Lab 11 - Supervised Classification

Supervised classification uses a training dataset with known labels and representing the spectral characteristics of each land cover class of interest to “supervise” the classification. The overall approach of a supervised classification in Earth Engine is summarized as follows: 

  1. Get a scene.
  2. Collect training data.
  3. Select and train a classifier using the training data.
  4. Classify the image using the selected classifier.

Let's get started

  1. We will begin by manually creating training data based on a clear Landsat image. Copy the code block below to define your Landsat 8 scene variable and add it to the map. We will use a point in Milan, Italy, as the center of the area for our image classification.
  2. // Create an Earth Engine Point object over Milan.
    var pt = ee.Geometry.Point([9.453, 45.424]);

    // Filter the Landsat 8 collection and select the least cloudy image.
    var landsat = ee.ImageCollection('LANDSAT/LC08/C02/T1_L2')
        .filterBounds(pt)
        .filterDate('2019-01-01', '2020-01-01')
        .sort('CLOUD_COVER')
        .first();

    // Center the map on that image.
    Map.centerObject(landsat, 8);

    // Add Landsat image to the map.
    var visParams = {
        bands: ['SR_B4', 'SR_B3', 'SR_B2'],
        min: 7000,
        max: 12000
    };
    Map.addLayer(landsat, visParams, 'Landsat 8 image');
    resulting image from landsat 
  3. Using the Geometry Tools, we will create points on the Landsat image that represent land cover classes of interest to use as our training data. We’ll need to do two things: (1) identify where each land cover occurs on the ground, and (2) label the points with the proper class number. For this exercise, we will use the classes and codes shown in Table.
  4. Land cover classes 


    Class

    Class code

    Forest

    0

    Developed

    1

    Water

    2

    Herbaceous

    3


  5. In the Geometry Tools, click on the marker option. This will create a point geometry which will show up as an import named “geometry”. Click on the gear icon to configure this import.

  6. where the geomerty tool is.
  7. We will start by collecting forest points, so name the import forest. Import it as a FeatureCollection, and then click + Property. Name the new property “class” and give it a value of 0. We can also choose a color to represent this class. For a forest class, it is natural to choose a green color. You can choose the color you prefer by clicking on it, or, for more control, you can use a hexadecimal value.

  8. Hexadecimal values are used throughout the digital world to represent specific colors across computers and operating systems. They are specified by six values arranged in three pairs, with one pair each for the red, green, and blue brightness values. If you’re unfamiliar with hexadecimal values, imagine for a moment that colors were specified in pairs of base 10 numbers instead of pairs of base 16. In that case, a bright pure red value would be “990000”; a bright pure green value would be “009900”; and a bright pure blue value would be “000099”. A value like “501263” would be a mixture of the three colors, not especially bright, having roughly equal amounts of blue and red, and much less green: a color that would be a shade of purple. To create numbers in the hexadecimal system, which might feel entirely natural if humans had evolved to have 16 fingers, sixteen “digits” are needed: a base 16 counter goes 0, 1, 2, 3, 4, 5, 6, 7, 8, 9, A, B, C, D, E, F, then 10, 11, and so on.
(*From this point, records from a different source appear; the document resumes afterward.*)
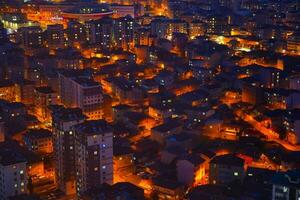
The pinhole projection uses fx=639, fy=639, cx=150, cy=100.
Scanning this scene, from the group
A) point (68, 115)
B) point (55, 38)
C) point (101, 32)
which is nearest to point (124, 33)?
point (101, 32)

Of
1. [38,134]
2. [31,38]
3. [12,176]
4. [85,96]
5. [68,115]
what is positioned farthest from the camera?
[31,38]

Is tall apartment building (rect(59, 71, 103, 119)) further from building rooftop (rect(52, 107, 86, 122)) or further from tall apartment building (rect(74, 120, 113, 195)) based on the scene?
tall apartment building (rect(74, 120, 113, 195))

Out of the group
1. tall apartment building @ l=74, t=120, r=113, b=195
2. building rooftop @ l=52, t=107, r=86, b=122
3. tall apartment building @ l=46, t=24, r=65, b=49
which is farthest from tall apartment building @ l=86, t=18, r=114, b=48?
tall apartment building @ l=74, t=120, r=113, b=195

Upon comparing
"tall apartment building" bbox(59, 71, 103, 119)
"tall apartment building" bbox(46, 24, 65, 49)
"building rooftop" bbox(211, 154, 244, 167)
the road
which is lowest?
the road

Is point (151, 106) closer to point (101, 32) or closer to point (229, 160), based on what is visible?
point (229, 160)

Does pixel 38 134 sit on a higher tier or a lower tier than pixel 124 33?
lower

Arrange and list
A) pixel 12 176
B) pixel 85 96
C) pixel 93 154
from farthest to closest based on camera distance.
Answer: pixel 85 96 → pixel 12 176 → pixel 93 154
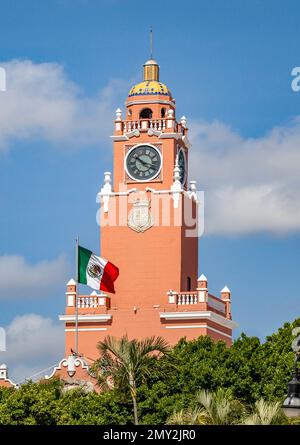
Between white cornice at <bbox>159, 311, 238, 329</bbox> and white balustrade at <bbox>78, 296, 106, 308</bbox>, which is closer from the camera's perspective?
white cornice at <bbox>159, 311, 238, 329</bbox>

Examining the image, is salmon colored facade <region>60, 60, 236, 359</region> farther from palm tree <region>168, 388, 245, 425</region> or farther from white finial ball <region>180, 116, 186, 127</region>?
palm tree <region>168, 388, 245, 425</region>

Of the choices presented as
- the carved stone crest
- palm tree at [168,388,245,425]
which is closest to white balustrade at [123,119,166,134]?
the carved stone crest

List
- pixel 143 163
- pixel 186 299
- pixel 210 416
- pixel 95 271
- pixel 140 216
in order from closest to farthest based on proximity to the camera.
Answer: pixel 210 416, pixel 95 271, pixel 186 299, pixel 140 216, pixel 143 163

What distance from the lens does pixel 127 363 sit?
59750 millimetres

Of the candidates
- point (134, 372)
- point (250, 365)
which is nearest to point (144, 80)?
point (250, 365)

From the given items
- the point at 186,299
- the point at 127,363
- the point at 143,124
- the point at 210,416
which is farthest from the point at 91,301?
the point at 210,416

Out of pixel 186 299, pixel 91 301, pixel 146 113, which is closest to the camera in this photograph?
pixel 186 299

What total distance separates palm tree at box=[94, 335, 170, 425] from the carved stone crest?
19.8 meters

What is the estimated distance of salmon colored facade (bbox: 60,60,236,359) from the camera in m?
79.4

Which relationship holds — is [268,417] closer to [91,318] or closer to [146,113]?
[91,318]

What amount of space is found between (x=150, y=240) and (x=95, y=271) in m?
4.76

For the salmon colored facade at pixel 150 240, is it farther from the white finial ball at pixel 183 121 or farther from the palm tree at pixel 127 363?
the palm tree at pixel 127 363

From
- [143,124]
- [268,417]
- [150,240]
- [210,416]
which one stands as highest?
[143,124]

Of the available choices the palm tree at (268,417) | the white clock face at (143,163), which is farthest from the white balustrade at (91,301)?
the palm tree at (268,417)
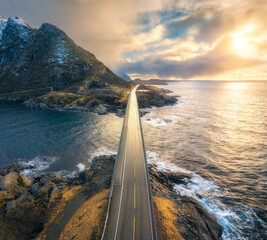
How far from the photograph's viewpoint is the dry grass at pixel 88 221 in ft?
59.5

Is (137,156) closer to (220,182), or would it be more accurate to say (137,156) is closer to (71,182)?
(71,182)

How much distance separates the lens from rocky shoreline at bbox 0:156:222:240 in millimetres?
18703

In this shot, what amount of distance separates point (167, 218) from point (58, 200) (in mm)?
19921

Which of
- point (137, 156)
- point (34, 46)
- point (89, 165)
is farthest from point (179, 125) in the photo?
point (34, 46)

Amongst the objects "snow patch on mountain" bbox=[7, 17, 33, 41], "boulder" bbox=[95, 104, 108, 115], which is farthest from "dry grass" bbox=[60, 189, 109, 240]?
"snow patch on mountain" bbox=[7, 17, 33, 41]

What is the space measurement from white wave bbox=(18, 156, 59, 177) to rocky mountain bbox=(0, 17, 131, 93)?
121497mm

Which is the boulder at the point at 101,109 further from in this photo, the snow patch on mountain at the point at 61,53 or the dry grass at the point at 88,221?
the snow patch on mountain at the point at 61,53

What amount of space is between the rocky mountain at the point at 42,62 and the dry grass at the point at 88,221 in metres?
144

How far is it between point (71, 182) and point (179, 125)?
184ft

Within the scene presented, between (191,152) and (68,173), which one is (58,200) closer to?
(68,173)

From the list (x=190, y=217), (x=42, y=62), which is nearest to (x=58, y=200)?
(x=190, y=217)

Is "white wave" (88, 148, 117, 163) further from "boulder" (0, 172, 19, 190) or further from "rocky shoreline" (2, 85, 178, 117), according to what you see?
"rocky shoreline" (2, 85, 178, 117)

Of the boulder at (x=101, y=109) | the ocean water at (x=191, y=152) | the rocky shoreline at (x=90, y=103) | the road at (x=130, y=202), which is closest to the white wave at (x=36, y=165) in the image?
the ocean water at (x=191, y=152)

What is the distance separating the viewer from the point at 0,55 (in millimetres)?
181125
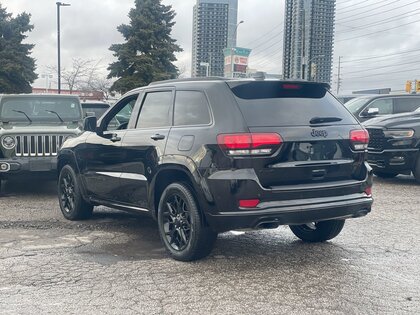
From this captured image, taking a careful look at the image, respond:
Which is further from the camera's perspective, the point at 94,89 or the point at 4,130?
the point at 94,89

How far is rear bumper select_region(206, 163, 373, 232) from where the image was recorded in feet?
15.1

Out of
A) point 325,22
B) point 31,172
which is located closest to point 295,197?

Given that counting framework, the number “FF” is like “99” in base 10: the largest two-digit number. The hexadecimal color used for coloring the letters of the word FeatureCollection in this book, a color with roughly equal amounts of blue and red, and much less green, is “7F1FA2” 
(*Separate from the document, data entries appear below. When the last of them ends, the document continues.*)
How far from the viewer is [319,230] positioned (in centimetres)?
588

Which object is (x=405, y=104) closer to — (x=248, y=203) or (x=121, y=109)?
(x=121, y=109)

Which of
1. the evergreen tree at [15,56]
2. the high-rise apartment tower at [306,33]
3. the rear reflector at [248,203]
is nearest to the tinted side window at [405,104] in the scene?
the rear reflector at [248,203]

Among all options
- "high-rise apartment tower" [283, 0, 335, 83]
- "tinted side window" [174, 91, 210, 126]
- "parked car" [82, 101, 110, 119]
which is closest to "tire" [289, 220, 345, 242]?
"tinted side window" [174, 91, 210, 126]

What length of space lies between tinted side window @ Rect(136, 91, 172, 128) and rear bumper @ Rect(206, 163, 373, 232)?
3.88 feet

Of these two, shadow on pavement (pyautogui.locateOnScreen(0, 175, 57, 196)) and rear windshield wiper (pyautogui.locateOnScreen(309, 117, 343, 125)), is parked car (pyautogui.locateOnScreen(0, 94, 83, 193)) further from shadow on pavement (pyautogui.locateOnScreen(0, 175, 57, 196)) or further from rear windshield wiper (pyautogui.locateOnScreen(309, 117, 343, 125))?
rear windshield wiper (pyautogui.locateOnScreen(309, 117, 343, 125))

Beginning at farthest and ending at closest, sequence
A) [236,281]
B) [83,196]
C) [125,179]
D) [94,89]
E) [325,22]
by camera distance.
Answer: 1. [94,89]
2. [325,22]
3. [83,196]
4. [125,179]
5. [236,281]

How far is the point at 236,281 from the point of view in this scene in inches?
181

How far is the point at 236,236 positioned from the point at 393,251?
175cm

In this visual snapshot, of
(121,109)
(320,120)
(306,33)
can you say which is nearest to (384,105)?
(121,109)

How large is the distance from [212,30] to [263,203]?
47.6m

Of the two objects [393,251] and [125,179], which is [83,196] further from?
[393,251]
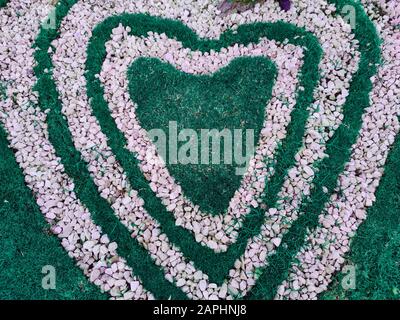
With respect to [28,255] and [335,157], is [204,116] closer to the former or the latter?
[335,157]

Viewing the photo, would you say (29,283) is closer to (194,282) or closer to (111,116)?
(194,282)

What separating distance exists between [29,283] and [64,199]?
1002 mm

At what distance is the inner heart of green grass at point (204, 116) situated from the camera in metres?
4.83

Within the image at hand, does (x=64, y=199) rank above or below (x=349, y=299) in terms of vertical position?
above

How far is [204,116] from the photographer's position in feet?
16.9

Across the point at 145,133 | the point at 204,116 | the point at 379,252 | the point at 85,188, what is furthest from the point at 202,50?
the point at 379,252

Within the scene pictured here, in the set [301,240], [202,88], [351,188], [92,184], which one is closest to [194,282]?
[301,240]

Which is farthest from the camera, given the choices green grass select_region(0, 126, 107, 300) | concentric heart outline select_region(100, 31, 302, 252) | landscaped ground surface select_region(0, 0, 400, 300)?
concentric heart outline select_region(100, 31, 302, 252)

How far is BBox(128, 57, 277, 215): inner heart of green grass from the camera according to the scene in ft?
15.9

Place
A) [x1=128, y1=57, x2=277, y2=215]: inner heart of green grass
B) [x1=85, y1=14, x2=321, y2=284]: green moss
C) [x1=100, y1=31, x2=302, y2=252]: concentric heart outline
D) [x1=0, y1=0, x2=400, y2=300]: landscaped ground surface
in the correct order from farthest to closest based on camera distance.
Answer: [x1=128, y1=57, x2=277, y2=215]: inner heart of green grass → [x1=100, y1=31, x2=302, y2=252]: concentric heart outline → [x1=85, y1=14, x2=321, y2=284]: green moss → [x1=0, y1=0, x2=400, y2=300]: landscaped ground surface

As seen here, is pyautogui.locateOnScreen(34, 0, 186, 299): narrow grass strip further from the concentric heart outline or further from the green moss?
the green moss

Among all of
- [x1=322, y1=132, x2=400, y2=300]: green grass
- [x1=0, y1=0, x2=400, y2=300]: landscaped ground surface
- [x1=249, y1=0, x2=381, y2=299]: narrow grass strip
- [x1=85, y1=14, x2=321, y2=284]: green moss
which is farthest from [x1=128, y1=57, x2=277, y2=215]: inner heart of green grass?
[x1=322, y1=132, x2=400, y2=300]: green grass

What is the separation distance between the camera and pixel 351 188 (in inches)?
187

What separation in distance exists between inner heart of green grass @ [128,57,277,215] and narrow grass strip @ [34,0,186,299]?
2.98 ft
  9. Returning to the coloring of the forest points, the hexadecimal value “589400” is a little bit of red, about twice as much green, and no blue: the deep green. Enter that value, with or without the “#” in front, and click OK after finishing the configuration.

  10. Screenshot 2023-03-03 at 8.38.15 AM.png
  11. Now, in the Geometry Imports, we will see that the import has been renamed forest. Click on it to activate the drawing mode in order to start collecting forest points. 
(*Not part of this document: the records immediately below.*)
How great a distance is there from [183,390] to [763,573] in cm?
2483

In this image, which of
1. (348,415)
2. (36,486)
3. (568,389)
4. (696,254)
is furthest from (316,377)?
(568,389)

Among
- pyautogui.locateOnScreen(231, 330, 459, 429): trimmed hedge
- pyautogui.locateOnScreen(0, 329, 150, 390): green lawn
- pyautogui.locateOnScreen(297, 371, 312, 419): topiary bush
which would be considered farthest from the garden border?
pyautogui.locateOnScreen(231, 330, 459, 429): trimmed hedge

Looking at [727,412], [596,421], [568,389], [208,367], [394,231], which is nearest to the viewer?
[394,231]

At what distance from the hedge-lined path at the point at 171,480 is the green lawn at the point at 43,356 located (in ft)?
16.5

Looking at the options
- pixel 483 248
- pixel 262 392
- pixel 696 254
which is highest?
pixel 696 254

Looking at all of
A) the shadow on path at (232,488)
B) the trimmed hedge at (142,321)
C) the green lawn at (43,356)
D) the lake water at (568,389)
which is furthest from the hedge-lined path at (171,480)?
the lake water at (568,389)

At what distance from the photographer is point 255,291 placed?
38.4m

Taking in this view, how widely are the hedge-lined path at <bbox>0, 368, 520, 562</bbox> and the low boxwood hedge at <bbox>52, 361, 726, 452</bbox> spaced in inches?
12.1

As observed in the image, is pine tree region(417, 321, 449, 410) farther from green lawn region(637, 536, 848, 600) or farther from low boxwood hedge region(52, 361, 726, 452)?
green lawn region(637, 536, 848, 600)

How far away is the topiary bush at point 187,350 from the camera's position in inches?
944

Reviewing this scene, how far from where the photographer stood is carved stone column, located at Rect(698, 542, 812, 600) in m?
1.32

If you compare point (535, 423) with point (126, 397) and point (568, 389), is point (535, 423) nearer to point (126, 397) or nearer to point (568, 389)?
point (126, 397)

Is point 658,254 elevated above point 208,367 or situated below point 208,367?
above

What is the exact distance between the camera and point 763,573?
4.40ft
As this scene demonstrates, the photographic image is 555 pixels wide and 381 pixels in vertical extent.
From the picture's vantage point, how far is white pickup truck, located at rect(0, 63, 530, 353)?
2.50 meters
  12. ready to start collecting points
  13. Now, start collecting points over forested areas. Zoom in and out as needed. You can use the satellite basemap to assist you, but the basis of your collection should be the Landsat image. Remember that the more points you collect, the more the classifier will learn from the information you provide. For now, let’s set a goal to collect 25 points per class. Click Exit next to Point drawing when finished.

  14. collected points
  15. Repeat the same process for the other classes by creating new layers. Don’t forget to import using the FeatureCollection option as mentioned above. For the developed class, collect points over urban areas. For the water class, collect points over the Ligurian Sea, and also look for other bodies of water, like rivers. For the herbaceous class, collect points over agricultural fields. Remember to set the “class” property for each class to its corresponding code (see Table above) and click Exit once you finalize collecting points for each class as mentioned above. We will be using the following hexadecimal colors for the other classes: #FF0000 for developed, #1A11FF for water, and #D0741E for herbaceous

  16. click the new layer button
  17. You should now have four FeatureCollection imports named forest, developed, water, and herbaceous
  18. Collected Training Samples
  19.  The next step is to combine all the training feature collections into one. Copy and paste the code below to combine them into one FeatureCollection called trainingFeatures. Here, we use the flatten method to avoid having a collection of feature collections—we want individual features within our FeatureCollection.
  20. // Combine training feature collections.
    var trainingFeatures = ee.FeatureCollection([
        forest, developed, water, herbaceous
    ]).flatten(); 
  21. Note: Alternatively, you could use an existing set of reference data. For example, the European Space Agency (ESA) WorldCover dataset is a global map of land use and land cover derived from ESA’s Sentinel-2 imagery at 10 m resolution. With existing datasets, we can randomly place points on pixels classified as the classes of interest (if you are curious, you can explore the Earth Engine documentation to learn about the ee.Image.stratifiedSample and the ee.FeatureCollection.randomPoints methods). The drawback is that these global datasets will not always contain the specific classes of interest for your region, or may not be entirely accurate at the local scale. Another option is to use samples collected in the field (e.g., GPS points).

  22. In the combined FeatureCollection, each Feature point should have a property called “class”. The class values are consecutive integers from 0 to 3. Verify that this is true by printing trainingFeatures and checking the properties of the features in the console.

  23.  

     print(trainingFeatures);
  24. Now that we have our training points, copy and paste the code below to extract the band information for each class at each point location.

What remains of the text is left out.